What is asked » Filter the data below down to every line that contains the string "support" and copy each of those lines out. Treat uppercase and lowercase letters as different.

Records »
%%
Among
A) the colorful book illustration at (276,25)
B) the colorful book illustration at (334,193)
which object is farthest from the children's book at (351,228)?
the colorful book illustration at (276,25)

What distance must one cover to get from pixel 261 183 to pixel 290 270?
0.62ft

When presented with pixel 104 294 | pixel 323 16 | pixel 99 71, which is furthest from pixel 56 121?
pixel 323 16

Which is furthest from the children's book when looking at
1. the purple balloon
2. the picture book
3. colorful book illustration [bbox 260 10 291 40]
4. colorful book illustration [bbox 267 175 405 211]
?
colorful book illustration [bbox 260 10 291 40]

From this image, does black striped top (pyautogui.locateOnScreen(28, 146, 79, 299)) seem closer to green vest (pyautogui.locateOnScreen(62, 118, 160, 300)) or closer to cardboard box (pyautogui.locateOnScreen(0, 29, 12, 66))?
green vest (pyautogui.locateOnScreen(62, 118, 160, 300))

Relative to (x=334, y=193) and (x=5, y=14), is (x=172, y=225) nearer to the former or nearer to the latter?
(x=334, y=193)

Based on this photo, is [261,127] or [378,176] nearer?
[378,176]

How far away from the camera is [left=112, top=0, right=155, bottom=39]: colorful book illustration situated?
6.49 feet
%%
%%
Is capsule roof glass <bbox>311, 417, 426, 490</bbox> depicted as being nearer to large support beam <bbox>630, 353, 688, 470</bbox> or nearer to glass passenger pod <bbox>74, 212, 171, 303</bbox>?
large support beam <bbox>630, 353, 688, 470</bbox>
%%
Answer in full »
Is capsule roof glass <bbox>311, 417, 426, 490</bbox> depicted as being nearer to large support beam <bbox>630, 353, 688, 470</bbox> or nearer to glass passenger pod <bbox>74, 212, 171, 303</bbox>?
large support beam <bbox>630, 353, 688, 470</bbox>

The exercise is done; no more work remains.